Elle tourna la page et sentit un petit frisson dans le bas de son dos. La douceur du printemps et la brise qui allait avec n’en étaient pas la cause. Le titre, probablement.
« Navettes spatiales »
Daniel avait parlé de « navettes ». Le livre soutenait qu’à une époque reculée, les humains avaient fabriqué des appareils capables de s’affranchir de l’attraction terrestre et de naviguer parmi les étoiles.
Absurde, pensa Ingrid en sirotant son café.
Les détails de ce chapitre se révélaient aussi complets que le précédent sur les « synthétiseurs alimentaires ». Elle réfléchit quelques instants et se demanda si son patient n’avait pas employé cette expression à un moment. Il tenait également ce genre de propos incohérent, parfois raconté avec calme, parfois avec nervosité.
Ingrid entendit un chant de gorge un peu plus loin. Elle reposa son livre et regarda autour d’elle jusqu’à identifier la provenance. Un homme assis en tailleur sous un arbre serrait un gobelet de café dans sa main gauche. Il fixait ses jambes et paraissait perdu.
Quand on parle du loup…
Daniel prenait l’air, lui aussi. Elle ne voyait pas son visage, mais elle remarqua qu’il était calme. Ses cheveux en bataille ondulaient au gré du vent. Il interrompait sa petite mélodie entre deux gorgées. L’instant d’après, c’étaient les paroles d’une chanson que la brise portait. La musique semblait familière, mais Ingrid ne parvint pas à le reconnaître. Sa culture dans le domaine se résumait à peu de choses, cela ne l’aidait pas. Elle prêta l’oreille à la voix douce accompagnée d’un léger ton nasal de son patient. Quelques hésitations ponctuaient l’air, ainsi que des pincements dans son chant. Ingrid trouvait la voix de Daniel très belle.
Elle n’arrivait pas à comprendre les paroles. Celles-ci possédaient un rythme d’intonations qui montaient et descendaient, et les vers se terminaient par des notes plus hautes ou plus basses. Peut-être le tempo de celle-ci. Elle reconnut parfois le son « r » roulé, mais qui se transformait en « w ». Les mots semblaient courts, de temps en temps longs, et ponctués de « -ing » ou de « -mi ». Même sans comprendre ces paroles, elle ressentait une forme de mélancolie et un appel à l’aide. La thérapeute n’avait jamais entendu de pareilles combinaisons de sons au cours de ses quelques voyages dans d’autres régions.

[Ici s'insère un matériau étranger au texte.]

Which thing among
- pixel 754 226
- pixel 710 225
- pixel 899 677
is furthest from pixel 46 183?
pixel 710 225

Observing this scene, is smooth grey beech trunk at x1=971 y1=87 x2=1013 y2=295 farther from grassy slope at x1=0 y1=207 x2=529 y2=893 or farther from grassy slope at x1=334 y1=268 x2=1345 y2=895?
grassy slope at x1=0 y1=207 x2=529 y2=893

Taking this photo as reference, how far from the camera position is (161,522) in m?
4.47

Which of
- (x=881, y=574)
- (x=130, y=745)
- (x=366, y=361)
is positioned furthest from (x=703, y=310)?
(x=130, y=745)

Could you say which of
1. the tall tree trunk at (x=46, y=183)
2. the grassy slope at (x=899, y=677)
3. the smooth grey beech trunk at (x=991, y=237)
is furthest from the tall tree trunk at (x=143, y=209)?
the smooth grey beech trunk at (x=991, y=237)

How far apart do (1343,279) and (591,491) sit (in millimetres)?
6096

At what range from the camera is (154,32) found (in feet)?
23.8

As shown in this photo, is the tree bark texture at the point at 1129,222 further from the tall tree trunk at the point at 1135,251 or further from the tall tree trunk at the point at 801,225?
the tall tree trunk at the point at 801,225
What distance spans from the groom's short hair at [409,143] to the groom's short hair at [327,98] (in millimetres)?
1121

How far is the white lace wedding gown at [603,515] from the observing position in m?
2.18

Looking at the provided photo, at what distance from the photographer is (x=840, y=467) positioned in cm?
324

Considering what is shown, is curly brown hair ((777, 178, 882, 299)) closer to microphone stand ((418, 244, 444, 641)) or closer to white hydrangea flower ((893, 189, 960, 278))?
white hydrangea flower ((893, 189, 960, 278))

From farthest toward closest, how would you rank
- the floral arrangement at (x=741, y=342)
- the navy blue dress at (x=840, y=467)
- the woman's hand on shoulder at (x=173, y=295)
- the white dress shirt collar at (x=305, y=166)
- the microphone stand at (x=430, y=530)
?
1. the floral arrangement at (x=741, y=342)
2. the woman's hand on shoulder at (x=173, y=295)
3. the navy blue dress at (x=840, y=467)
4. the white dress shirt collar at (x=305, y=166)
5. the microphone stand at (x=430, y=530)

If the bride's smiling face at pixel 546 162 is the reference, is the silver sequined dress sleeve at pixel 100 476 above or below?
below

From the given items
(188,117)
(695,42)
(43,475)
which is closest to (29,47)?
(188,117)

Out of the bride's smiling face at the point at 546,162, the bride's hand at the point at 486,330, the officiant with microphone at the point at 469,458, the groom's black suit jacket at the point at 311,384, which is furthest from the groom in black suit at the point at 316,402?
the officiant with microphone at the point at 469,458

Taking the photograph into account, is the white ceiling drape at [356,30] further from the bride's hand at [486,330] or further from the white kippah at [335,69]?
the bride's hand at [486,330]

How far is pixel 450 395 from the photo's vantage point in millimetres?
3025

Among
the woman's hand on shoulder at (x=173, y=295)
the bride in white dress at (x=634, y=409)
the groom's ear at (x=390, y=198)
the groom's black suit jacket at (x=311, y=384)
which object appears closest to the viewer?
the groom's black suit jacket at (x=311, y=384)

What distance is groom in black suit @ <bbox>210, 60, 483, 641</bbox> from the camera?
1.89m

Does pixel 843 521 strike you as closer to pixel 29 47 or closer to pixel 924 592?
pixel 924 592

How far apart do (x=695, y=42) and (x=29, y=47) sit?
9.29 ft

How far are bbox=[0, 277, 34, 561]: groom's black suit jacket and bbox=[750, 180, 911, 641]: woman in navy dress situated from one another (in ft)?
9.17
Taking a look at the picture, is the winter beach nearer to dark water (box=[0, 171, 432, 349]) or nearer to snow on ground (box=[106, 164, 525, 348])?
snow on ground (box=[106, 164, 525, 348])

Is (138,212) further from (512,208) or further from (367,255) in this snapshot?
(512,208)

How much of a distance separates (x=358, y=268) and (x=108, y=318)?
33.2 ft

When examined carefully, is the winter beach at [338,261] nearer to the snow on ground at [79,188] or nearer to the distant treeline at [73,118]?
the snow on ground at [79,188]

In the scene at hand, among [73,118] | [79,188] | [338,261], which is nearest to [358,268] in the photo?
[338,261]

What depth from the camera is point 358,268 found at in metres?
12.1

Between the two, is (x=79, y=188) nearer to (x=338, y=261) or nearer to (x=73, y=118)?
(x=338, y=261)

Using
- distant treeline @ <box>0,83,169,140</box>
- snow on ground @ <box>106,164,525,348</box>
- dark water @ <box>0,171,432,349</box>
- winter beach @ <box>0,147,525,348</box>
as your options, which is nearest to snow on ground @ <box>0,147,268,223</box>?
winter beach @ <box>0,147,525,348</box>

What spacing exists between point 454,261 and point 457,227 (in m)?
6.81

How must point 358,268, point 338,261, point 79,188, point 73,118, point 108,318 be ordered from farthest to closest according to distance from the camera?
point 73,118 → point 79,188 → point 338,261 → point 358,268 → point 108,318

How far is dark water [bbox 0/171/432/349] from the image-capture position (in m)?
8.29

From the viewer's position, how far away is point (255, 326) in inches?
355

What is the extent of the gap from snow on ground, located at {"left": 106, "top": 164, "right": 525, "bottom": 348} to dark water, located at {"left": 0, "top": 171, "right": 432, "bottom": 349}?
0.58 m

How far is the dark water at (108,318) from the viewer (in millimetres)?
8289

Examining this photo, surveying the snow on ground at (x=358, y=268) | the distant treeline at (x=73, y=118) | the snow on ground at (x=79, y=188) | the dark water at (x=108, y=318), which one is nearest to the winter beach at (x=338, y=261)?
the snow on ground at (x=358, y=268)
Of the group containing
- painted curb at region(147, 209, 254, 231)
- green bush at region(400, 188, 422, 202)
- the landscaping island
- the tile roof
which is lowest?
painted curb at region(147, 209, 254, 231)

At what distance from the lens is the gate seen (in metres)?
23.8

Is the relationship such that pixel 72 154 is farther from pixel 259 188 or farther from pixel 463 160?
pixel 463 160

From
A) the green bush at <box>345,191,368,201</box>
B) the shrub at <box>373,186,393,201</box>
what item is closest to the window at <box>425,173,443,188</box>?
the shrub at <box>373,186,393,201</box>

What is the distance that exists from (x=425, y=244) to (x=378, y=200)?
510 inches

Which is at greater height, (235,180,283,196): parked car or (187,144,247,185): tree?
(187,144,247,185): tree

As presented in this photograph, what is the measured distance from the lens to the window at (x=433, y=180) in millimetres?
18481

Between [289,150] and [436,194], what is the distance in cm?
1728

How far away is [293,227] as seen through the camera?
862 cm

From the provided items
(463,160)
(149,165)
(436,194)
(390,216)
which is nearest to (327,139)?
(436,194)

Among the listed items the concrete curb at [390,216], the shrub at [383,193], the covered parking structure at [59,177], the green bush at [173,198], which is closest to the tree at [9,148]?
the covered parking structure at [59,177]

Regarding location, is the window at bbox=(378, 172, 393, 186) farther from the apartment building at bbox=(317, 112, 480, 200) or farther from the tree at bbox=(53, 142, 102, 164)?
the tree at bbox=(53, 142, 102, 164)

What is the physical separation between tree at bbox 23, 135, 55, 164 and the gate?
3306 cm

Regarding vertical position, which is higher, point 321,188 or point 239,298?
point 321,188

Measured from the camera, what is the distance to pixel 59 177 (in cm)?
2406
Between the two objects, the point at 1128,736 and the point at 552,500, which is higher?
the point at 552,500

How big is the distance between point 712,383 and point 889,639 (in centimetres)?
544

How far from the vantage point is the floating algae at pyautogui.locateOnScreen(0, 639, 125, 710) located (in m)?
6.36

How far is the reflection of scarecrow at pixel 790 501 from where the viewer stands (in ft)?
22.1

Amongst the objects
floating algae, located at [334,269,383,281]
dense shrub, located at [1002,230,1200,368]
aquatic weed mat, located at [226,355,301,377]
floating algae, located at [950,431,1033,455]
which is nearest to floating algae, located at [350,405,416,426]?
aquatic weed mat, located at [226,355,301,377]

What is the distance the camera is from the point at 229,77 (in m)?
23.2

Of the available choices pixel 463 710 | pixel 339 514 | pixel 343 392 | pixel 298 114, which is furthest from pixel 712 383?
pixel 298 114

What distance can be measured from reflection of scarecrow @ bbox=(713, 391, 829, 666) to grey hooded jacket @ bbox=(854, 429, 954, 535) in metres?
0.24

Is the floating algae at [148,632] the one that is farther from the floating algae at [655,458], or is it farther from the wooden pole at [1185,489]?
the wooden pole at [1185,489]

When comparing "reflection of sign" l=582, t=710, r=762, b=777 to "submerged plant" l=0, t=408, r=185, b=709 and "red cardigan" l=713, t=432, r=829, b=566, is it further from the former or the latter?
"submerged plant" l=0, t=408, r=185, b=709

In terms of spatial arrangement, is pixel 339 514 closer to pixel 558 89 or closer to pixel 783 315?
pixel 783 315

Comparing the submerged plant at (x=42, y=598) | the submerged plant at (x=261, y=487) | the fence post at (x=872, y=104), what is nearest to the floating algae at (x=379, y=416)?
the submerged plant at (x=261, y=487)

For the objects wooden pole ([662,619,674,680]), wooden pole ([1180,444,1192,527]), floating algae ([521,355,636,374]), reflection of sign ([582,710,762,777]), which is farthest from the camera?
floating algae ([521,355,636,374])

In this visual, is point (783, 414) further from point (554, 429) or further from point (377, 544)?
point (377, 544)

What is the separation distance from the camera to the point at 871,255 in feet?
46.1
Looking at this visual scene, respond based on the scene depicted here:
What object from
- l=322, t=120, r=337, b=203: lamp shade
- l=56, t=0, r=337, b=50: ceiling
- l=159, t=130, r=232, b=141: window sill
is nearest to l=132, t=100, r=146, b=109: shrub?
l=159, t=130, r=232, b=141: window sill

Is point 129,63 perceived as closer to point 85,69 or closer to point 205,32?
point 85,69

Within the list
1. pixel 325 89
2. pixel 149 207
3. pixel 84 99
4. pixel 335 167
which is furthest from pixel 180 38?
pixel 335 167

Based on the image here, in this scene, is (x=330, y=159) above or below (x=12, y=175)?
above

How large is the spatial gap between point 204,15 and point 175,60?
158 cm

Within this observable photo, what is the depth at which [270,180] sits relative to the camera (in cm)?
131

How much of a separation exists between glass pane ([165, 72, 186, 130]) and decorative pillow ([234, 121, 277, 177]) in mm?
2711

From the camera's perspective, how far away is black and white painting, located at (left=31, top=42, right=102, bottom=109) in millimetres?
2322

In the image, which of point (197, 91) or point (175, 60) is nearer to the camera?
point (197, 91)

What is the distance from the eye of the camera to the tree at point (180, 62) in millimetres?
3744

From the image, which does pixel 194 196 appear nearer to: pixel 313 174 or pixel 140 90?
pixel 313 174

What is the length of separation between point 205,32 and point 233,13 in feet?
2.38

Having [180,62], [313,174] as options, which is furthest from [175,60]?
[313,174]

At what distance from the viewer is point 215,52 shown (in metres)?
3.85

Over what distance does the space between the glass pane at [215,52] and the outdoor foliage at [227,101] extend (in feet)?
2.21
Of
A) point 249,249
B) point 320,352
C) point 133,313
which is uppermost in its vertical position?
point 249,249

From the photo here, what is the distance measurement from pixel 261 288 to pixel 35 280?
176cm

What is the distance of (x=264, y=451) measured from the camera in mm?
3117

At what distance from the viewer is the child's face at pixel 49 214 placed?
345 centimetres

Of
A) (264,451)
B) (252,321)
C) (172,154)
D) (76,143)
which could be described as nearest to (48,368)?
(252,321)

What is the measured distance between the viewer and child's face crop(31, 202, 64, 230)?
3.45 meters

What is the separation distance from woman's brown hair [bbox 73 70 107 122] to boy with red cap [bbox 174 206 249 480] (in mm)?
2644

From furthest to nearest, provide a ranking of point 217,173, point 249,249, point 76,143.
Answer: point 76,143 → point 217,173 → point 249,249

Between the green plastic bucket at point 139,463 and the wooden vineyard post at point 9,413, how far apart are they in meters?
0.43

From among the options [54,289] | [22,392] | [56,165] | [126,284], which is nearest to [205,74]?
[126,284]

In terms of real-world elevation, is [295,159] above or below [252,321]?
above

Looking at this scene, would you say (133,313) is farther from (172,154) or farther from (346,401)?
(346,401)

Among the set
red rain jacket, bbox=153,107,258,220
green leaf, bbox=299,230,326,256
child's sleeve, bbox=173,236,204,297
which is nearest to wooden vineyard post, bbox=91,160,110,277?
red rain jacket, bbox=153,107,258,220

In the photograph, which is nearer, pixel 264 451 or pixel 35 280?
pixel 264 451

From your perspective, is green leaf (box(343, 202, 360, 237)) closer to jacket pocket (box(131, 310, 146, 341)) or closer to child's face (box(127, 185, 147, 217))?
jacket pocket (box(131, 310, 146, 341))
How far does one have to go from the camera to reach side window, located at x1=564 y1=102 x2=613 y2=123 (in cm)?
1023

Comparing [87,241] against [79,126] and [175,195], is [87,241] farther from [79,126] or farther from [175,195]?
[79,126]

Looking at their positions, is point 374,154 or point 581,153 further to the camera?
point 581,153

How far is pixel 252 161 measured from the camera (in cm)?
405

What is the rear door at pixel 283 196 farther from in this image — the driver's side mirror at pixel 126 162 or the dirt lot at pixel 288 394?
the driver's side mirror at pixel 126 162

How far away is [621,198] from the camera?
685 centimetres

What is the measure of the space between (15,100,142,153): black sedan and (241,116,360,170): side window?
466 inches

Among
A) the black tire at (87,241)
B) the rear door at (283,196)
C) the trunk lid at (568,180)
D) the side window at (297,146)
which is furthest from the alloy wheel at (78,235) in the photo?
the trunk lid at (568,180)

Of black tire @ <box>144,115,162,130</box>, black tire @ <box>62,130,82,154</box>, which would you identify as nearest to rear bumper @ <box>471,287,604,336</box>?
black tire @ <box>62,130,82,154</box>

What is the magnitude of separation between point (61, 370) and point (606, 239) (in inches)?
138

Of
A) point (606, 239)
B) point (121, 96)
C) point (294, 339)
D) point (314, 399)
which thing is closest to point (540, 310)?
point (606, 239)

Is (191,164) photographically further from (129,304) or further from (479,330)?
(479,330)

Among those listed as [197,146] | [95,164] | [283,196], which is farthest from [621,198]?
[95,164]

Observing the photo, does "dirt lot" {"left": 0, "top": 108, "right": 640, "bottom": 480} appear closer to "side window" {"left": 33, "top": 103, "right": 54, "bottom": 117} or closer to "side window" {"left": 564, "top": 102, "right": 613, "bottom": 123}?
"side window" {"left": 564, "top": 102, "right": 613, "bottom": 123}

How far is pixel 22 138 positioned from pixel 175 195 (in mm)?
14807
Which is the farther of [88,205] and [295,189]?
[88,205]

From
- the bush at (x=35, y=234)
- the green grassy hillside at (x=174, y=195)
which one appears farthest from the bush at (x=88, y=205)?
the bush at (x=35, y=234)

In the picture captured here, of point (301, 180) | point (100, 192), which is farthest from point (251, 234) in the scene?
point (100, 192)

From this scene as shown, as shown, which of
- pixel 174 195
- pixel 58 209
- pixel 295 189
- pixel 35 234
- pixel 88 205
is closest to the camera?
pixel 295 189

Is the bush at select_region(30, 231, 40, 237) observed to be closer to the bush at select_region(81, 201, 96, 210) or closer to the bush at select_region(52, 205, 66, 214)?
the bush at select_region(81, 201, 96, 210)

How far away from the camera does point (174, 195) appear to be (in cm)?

Ingrid l’écouta pendant quelques minutes avant que le carillon sonne le début d’une nouvelle heure. Elle se leva et rangea le livre dans sa sacoche. Elle jeta un rapide regard sur Daniel qui se trouvait toujours là. Il avait le teint gris et la tête baissée. Ses épaules bougeaient au rythme de spasmes et il essuyait régulièrement ses yeux avec la manche de sa chemise. Il pleurait, encore.